Excerpts from a dataset
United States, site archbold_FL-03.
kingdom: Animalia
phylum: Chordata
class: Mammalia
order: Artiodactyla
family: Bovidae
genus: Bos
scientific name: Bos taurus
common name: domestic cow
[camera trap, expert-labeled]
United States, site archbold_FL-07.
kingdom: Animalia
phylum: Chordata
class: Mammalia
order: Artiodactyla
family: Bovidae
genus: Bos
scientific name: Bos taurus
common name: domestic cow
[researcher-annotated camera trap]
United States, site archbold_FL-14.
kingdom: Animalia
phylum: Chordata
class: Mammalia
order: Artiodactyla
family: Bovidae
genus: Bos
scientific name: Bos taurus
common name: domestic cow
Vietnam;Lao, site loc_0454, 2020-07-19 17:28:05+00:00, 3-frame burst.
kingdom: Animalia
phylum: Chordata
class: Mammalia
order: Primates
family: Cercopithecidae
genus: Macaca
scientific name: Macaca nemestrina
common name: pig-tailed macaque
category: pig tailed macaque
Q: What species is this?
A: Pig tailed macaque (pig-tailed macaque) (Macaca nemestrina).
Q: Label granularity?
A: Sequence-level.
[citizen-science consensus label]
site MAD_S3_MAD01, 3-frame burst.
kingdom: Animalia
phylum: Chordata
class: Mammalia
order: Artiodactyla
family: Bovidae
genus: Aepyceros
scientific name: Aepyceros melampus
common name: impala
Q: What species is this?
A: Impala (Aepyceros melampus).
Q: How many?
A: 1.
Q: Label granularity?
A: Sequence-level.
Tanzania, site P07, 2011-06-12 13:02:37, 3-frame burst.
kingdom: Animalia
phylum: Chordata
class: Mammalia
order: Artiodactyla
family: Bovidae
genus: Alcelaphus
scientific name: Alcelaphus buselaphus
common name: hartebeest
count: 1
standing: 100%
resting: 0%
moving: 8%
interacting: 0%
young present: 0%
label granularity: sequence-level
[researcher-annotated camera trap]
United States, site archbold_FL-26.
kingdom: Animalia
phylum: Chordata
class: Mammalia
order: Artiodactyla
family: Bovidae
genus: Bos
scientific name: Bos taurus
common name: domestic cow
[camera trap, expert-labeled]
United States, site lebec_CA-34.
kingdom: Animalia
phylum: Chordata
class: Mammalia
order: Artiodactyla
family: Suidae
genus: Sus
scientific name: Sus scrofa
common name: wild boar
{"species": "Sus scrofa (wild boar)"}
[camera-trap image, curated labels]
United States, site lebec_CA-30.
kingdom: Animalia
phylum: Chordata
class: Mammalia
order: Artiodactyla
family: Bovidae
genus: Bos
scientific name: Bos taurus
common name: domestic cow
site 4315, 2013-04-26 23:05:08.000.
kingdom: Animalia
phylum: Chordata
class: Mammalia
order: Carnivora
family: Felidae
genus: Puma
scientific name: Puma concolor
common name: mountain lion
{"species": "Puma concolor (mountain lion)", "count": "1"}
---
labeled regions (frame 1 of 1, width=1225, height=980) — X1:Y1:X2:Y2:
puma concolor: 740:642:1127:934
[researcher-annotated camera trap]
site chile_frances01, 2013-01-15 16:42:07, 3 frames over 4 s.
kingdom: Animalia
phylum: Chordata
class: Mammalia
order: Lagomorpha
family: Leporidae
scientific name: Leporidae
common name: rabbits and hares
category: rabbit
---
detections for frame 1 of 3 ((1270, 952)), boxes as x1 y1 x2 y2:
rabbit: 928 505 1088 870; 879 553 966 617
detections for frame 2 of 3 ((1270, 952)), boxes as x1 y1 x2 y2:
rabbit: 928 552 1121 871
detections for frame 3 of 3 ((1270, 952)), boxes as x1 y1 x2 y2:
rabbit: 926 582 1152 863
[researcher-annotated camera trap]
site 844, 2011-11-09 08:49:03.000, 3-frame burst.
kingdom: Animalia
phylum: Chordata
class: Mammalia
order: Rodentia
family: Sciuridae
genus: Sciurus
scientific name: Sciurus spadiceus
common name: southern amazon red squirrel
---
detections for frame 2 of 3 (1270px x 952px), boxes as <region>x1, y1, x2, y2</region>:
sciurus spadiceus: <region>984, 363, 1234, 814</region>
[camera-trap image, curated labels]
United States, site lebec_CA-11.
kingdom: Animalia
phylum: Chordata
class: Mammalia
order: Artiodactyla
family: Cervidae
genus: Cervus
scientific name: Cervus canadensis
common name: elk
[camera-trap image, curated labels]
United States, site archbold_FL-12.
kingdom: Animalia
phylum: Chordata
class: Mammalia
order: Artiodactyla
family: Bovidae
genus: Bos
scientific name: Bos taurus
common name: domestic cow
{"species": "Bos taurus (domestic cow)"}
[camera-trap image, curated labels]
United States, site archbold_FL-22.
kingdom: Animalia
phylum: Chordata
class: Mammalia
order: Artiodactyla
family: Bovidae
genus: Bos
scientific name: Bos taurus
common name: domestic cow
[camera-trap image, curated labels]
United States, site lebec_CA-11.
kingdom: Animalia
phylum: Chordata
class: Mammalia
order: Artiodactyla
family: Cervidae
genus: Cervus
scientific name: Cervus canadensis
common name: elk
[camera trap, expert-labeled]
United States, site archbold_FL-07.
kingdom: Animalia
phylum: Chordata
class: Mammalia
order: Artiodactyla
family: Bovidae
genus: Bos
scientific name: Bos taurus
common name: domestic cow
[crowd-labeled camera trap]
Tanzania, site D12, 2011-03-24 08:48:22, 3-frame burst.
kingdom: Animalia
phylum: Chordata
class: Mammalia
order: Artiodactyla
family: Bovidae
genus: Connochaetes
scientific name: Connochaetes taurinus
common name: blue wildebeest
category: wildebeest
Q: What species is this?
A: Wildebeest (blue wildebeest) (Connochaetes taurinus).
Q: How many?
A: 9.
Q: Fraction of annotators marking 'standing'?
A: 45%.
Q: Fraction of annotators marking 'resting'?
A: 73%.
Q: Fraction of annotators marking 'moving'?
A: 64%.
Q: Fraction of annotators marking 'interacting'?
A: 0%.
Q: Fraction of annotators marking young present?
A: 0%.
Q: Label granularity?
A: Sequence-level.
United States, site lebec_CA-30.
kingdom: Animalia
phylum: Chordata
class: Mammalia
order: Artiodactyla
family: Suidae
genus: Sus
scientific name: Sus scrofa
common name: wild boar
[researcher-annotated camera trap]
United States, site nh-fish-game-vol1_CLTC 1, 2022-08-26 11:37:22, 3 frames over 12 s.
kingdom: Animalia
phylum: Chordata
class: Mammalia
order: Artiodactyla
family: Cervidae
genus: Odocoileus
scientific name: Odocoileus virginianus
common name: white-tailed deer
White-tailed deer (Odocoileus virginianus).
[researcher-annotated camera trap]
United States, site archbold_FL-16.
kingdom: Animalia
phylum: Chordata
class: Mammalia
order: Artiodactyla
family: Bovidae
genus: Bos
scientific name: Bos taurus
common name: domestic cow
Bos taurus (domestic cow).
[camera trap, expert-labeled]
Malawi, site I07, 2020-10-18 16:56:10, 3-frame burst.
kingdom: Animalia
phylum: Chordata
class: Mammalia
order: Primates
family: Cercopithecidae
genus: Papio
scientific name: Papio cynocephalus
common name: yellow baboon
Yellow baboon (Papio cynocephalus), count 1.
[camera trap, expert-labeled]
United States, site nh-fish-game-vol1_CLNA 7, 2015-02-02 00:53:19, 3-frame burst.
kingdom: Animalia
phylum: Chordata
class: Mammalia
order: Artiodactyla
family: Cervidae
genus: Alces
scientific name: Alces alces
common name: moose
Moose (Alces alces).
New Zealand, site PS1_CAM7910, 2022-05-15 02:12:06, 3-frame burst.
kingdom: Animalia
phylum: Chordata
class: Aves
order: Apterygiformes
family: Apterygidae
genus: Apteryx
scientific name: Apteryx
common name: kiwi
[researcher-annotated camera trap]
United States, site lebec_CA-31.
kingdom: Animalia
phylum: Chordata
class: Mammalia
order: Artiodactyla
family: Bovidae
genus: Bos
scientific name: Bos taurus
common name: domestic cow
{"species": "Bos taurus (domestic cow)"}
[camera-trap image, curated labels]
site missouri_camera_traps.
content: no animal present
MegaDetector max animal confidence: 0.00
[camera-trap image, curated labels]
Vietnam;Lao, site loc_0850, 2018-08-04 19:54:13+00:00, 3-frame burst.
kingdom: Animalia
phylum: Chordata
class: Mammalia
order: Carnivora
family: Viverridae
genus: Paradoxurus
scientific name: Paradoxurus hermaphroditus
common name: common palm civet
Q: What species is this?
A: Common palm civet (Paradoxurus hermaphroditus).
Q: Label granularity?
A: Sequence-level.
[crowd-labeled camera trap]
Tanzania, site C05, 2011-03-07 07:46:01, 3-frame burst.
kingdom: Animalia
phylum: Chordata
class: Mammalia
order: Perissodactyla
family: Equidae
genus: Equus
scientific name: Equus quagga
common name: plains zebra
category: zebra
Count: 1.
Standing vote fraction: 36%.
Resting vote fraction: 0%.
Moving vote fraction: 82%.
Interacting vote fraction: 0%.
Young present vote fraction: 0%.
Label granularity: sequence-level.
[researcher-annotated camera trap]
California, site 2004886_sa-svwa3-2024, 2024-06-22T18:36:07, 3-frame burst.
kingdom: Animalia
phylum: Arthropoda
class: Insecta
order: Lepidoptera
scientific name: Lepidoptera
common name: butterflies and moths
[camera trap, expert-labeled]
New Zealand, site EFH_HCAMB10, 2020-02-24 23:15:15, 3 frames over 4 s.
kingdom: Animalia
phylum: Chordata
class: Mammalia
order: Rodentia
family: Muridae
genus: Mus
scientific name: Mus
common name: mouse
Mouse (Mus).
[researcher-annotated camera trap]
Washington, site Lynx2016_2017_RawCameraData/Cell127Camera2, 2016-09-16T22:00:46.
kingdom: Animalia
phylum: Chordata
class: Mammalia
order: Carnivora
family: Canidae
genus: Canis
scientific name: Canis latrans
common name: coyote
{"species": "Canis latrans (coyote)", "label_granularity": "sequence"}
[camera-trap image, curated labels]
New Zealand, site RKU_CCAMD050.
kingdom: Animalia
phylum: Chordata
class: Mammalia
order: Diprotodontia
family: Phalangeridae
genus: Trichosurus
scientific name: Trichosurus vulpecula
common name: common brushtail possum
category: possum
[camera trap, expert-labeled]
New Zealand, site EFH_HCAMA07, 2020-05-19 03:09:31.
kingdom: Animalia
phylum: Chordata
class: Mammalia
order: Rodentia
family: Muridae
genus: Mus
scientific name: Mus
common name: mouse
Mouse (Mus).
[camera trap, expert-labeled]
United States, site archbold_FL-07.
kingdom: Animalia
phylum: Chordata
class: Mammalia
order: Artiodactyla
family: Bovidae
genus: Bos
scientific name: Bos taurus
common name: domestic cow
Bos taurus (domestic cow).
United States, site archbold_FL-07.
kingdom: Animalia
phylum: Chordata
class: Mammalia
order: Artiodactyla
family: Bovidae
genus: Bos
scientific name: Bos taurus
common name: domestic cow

◆ What to do:
Take the records above and return, word for word, only the lines that fall from the line with "Tanzania, site D12, 2011-03-24" to the line with "scientific name: Papio cynocephalus", both of them included.

◆ Task answer:
Tanzania, site D12, 2011-03-24 08:48:22, 3-frame burst.
kingdom: Animalia
phylum: Chordata
class: Mammalia
order: Artiodactyla
family: Bovidae
genus: Connochaetes
scientific name: Connochaetes taurinus
common name: blue wildebeest
category: wildebeest
Q: What species is this?
A: Wildebeest (blue wildebeest) (Connochaetes taurinus).
Q: How many?
A: 9.
Q: Fraction of annotators marking 'standing'?
A: 45%.
Q: Fraction of annotators marking 'resting'?
A: 73%.
Q: Fraction of annotators marking 'moving'?
A: 64%.
Q: Fraction of annotators marking 'interacting'?
A: 0%.
Q: Fraction of annotators marking young present?
A: 0%.
Q: Label granularity?
A: Sequence-level.
United States, site lebec_CA-30.
kingdom: Animalia
phylum: Chordata
class: Mammalia
order: Artiodactyla
family: Suidae
genus: Sus
scientific name: Sus scrofa
common name: wild boar
[researcher-annotated camera trap]
United States, site nh-fish-game-vol1_CLTC 1, 2022-08-26 11:37:22, 3 frames over 12 s.
kingdom: Animalia
phylum: Chordata
class: Mammalia
order: Artiodactyla
family: Cervidae
genus: Odocoileus
scientific name: Odocoileus virginianus
common name: white-tailed deer
White-tailed deer (Odocoileus virginianus).
[researcher-annotated camera trap]
United States, site archbold_FL-16.
kingdom: Animalia
phylum: Chordata
class: Mammalia
order: Artiodactyla
family: Bovidae
genus: Bos
scientific name: Bos taurus
common name: domestic cow
Bos taurus (domestic cow).
[camera trap, expert-labeled]
Malawi, site I07, 2020-10-18 16:56:10, 3-frame burst.
kingdom: Animalia
phylum: Chordata
class: Mammalia
order: Primates
family: Cercopithecidae
genus: Papio
scientific name: Papio cynocephalus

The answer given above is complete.